(ec) essential connection magazine: Friday Snippets and Soundbites







Friday, July 23, 2010

Friday Snippets and Soundbites

Good morning, ec fans! We hope you've had a wonderful week and are surviving the summer! (It's been HOT in Nashville. Hope you're staying cool wherever you are!)

Let's get this weekend started off right, with this week's edition of "Snippets and Soundbites." If this post doesn't provide enough news of the weird for you, check out page 38 in this month's (and every month's) issue of ec.
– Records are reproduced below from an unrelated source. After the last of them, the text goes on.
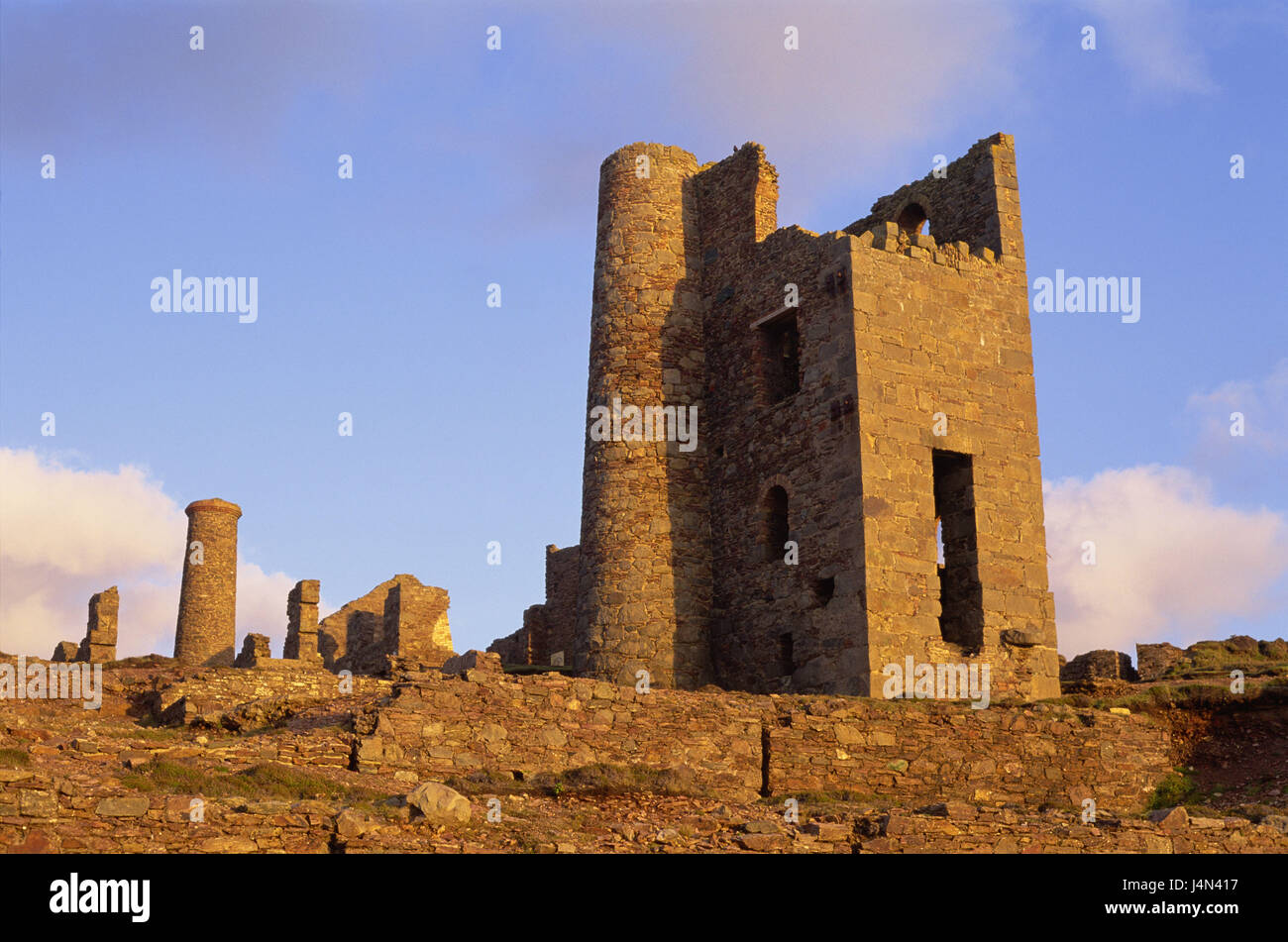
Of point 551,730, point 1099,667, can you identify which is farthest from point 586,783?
point 1099,667

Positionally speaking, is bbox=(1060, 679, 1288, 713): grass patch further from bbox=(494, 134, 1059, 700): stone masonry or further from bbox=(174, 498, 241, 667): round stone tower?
bbox=(174, 498, 241, 667): round stone tower

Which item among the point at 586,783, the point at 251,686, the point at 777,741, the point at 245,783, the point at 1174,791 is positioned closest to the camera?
the point at 245,783

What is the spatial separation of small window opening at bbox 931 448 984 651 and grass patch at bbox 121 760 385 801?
36.2 feet

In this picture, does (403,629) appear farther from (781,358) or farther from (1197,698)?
(1197,698)

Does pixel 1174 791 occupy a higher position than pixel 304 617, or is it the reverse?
pixel 304 617

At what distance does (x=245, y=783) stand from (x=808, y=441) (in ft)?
38.4

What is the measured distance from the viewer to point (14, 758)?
13664mm

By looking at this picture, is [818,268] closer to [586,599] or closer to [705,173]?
[705,173]

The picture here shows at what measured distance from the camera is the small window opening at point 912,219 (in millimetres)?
26031

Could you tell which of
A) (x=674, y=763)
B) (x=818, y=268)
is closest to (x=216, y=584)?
(x=818, y=268)

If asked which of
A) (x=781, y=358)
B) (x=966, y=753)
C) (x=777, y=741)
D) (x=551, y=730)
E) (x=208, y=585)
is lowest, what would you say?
(x=966, y=753)

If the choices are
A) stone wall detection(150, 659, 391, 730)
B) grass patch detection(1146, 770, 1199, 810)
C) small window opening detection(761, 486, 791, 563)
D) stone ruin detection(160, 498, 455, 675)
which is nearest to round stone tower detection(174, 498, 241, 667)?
stone ruin detection(160, 498, 455, 675)

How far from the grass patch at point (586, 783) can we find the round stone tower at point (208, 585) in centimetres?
2250

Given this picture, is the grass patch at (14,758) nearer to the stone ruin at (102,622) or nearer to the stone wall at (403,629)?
the stone wall at (403,629)
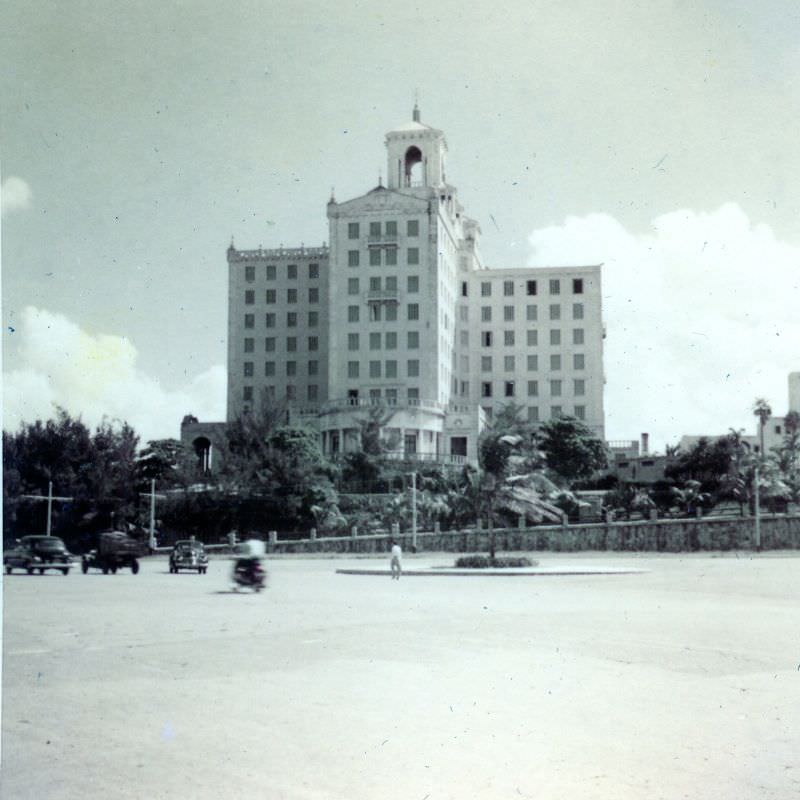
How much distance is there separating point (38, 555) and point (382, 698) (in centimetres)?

Now, let's see what strange things cropped up in the news this week!

What's that smell?
Jessica Zabala and Jonathan Smith are getting married tomorrow at the Houston Museum of Natural Science. That wouldn't be big news to anyone but their closest friends and family except that the rare "corpse flower" at the museum could be in full bloom during the couple's ceremony. The "corpse flower's” scientific name Amorphophallus titanum. It's a rare plant which has only ever bloomed 29 times in the United States and when it does so, the bloom's fragrance has been compared to the stench of dead bodies. Officials say the smell will dissipate about 12 hours after the bloom fully opens, but it was only 2/3 of the way open yesterday. Jessica and Jonathan are getting married in the next room and preparing for what could be a stinky wedding. Learn more here.

Luke. . . Give me all your money!
Maybe that's what a bank robber should have said when he donned a Darth Vader mask, marched into a NY bank and demanded money. The man entered a Chase bank branch on Long Island yesterday wearing the mask, a blue cape and camouflage pants. He displayed a gun and demanded money from the bank employees, escaping with an undetermined amount of cash. Apparently, it's been the month for strange bank robberies in NY. Police say Edward Pemberton used a bouquet of flowers to conceal a note demanding cash during a $440 bank heist July 15. They say he used a potted plant as a similar prop in a holdup at another bank earlier this month. Learn more here.

Where's my computer?
Sandra Bechthold liked her laptop. The 2-year-old Dell Inspiron met her needs and helped her do her work. Bechtold, the manager of an Idaho thrift store, brought the laptop to work with her earlier this moth, but had to work offsite that day. She left the store in the hands of volunteers and a staffer and left her laptop and case behind. Somehow, though, the laptop found its way into the store's donation room and was sold while Bechtold was offsite. For $5. Yep, $5, a price a volunteer decided upon because she'd once seen a laptop with no software sold for a similar price. When Bechtold returned to find her computer missing, she was shocked. She has placed a classified ad offering to buy the computer back. The moral of this story: take your laptop with you!